Le bien et le mal sont des valeurs créées par les faibles pour brider les forts
Thèse
Un élève incapable de rivaliser sportivement avec les autres finit par dire que le sport est vulgaire, inutile ou indigne d'un esprit vraiment supérieur – transformant ainsi son incapacité en une prétendue élévation morale. C'est très exactement ce mécanisme, à l'échelle de civilisations entières, que Nietzsche appelle le ressentiment : la morale du bien et du mal n'est pas une vérité – c'est une arme. Les faibles, incapables de s'imposer par la force, ont inventé une morale qui renverse les valeurs : la faiblesse devient vertu, la force devient vice. Ce « renversement des valeurs » – la révolte des esclaves en morale – est la plus grande ruse de l'histoire.
« La révolte des esclaves en morale commence lorsque le ressentiment lui-même devient créateur et engendre des valeurs. » – Généalogie de la morale, Ière dissertation, §10, 1887
Exemples
- La morale des maîtres (originelle) : les aristocrates grecs et romains appellent « bien » ce qui est noble, fort, beau, puissant – et « mauvais » ce qui est bas, faible, méprisable. Ce n'est pas une morale de l'obligation : c'est une affirmation de soi.

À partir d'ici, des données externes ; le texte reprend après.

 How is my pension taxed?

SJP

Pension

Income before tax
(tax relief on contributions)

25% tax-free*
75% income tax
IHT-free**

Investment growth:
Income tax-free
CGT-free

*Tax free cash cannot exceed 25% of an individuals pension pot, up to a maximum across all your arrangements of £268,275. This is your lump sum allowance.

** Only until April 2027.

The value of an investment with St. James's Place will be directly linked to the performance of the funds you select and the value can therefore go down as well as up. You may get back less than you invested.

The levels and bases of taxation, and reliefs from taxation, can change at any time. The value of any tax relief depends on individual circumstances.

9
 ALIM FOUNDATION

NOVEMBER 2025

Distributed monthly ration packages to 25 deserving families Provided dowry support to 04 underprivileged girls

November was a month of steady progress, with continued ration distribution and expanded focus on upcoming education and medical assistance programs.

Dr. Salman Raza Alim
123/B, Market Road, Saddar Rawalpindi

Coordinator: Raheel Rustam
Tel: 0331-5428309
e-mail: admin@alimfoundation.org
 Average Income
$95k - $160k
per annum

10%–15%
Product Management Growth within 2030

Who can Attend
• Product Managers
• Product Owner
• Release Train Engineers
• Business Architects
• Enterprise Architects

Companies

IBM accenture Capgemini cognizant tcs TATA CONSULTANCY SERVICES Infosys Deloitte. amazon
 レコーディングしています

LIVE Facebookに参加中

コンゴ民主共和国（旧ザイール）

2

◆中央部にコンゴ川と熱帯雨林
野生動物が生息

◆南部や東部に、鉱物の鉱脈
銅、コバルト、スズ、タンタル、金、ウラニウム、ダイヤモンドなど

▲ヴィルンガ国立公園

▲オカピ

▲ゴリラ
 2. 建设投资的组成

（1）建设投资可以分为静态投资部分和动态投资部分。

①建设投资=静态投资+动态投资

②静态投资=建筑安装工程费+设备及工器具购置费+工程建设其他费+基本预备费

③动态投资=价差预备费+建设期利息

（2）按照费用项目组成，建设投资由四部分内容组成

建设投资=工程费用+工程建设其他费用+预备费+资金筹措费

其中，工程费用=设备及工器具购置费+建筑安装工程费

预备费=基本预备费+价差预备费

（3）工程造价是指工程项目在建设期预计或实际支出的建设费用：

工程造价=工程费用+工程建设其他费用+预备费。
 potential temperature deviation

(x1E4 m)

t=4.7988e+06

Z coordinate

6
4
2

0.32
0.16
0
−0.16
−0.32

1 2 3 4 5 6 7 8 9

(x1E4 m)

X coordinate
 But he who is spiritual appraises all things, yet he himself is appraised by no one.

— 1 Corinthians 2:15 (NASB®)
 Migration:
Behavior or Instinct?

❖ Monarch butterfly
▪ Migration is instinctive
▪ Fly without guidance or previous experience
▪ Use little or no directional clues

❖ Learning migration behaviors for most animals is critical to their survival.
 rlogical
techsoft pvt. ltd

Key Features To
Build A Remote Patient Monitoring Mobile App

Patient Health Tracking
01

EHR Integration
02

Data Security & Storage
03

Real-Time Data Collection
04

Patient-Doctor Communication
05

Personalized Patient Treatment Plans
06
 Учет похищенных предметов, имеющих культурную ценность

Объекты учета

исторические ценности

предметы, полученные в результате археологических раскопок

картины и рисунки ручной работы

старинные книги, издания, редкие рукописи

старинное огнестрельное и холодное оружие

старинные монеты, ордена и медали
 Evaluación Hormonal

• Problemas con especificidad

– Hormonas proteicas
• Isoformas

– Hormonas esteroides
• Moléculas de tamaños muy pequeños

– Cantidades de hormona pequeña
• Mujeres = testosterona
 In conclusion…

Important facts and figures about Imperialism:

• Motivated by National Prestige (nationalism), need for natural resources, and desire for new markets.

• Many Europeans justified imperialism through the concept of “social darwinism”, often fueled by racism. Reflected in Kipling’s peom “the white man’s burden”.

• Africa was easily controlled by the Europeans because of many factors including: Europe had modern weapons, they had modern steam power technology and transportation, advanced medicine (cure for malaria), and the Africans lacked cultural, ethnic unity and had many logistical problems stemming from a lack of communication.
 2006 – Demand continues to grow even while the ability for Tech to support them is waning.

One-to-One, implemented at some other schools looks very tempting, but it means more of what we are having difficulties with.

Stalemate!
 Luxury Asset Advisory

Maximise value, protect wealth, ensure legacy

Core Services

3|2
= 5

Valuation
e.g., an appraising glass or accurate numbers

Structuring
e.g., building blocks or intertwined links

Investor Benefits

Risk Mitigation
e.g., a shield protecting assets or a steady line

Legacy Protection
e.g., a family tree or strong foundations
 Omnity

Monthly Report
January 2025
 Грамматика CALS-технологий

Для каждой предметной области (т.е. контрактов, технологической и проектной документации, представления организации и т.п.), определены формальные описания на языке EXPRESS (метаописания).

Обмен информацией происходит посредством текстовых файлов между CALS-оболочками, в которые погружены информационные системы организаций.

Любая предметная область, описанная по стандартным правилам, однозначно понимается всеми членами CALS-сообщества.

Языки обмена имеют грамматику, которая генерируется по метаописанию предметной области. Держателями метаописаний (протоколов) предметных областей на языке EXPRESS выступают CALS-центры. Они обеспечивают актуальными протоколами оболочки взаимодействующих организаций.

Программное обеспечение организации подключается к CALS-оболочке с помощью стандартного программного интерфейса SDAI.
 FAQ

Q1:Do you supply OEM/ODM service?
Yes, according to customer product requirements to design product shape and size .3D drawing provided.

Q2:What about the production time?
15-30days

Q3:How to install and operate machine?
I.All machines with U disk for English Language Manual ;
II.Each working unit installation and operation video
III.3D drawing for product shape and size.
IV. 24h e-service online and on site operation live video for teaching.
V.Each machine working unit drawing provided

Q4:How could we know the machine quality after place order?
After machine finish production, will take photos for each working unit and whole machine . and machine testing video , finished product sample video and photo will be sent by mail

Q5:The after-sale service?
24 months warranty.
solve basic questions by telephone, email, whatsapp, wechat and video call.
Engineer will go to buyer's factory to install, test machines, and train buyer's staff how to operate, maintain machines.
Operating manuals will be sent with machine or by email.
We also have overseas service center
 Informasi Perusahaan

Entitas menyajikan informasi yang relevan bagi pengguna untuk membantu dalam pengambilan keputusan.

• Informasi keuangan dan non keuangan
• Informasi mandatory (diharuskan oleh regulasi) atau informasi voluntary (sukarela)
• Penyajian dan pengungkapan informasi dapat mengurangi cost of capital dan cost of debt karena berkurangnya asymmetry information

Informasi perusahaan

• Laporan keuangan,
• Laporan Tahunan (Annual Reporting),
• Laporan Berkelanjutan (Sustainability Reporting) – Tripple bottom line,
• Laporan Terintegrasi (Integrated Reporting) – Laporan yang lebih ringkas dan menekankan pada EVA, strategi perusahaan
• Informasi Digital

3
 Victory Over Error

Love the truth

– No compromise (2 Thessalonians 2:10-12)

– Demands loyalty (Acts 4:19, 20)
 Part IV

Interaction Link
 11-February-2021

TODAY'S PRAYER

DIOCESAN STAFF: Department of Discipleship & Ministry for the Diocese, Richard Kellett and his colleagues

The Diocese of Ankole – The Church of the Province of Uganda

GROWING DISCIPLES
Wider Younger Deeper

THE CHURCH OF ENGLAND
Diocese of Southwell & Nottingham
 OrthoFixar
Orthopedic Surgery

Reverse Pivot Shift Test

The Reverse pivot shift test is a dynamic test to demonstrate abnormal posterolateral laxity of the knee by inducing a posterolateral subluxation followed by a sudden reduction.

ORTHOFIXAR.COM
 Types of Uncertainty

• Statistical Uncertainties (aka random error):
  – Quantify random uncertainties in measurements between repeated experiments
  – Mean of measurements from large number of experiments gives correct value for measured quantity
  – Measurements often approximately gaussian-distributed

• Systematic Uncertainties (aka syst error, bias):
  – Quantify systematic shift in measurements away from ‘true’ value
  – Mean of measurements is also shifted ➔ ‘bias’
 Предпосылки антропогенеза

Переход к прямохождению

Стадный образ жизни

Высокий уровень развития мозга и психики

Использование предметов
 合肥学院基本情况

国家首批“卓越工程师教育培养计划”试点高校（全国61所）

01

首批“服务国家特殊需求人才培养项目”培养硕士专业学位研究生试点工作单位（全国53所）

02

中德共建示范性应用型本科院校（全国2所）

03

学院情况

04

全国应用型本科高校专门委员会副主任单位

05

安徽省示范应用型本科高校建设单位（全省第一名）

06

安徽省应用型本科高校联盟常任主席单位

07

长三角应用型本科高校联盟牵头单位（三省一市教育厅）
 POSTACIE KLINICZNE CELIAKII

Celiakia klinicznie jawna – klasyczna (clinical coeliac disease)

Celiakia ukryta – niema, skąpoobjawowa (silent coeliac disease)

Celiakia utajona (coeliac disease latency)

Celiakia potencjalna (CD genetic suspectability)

- La morale des esclaves (réactive) : les opprimés – esclaves, classes dominées, puis le christianisme – renversent : la force devient orgueil (péché), la faiblesse devient humilité (vertu), la richesse devient vice, la pauvreté devient sainteté. Ce renversement est fondé non sur l'affirmation, mais sur le ressentiment envers les forts.
Notes
La thèse de Nietzsche est généalogique, non prescriptive : il décrit l'origine de la morale, il n'appelle pas à opprimer les faibles. Ce qu'il rejette, c'est la dissimulation : que la morale du troupeau se présente comme la morale absolue, alors qu'elle est le produit d'un rapport de forces. Le surhumain crée ses valeurs sans avoir besoin de ce déguisement.
Débat
Kant : la distinction bien/mal n'est pas une invention des faibles – elle est posée par la raison pure pratique, indépendamment de tout rapport de forces. Rawls : une société juste ne peut pas être fondée sur la seule affirmation des forts – la justice exige de protéger les plus vulnérables. Arendt : la thèse de Nietzsche, mal comprise, a nourri des idéologies qui ont justifié l'extermination des « faibles » – le danger de cette généalogie est réel.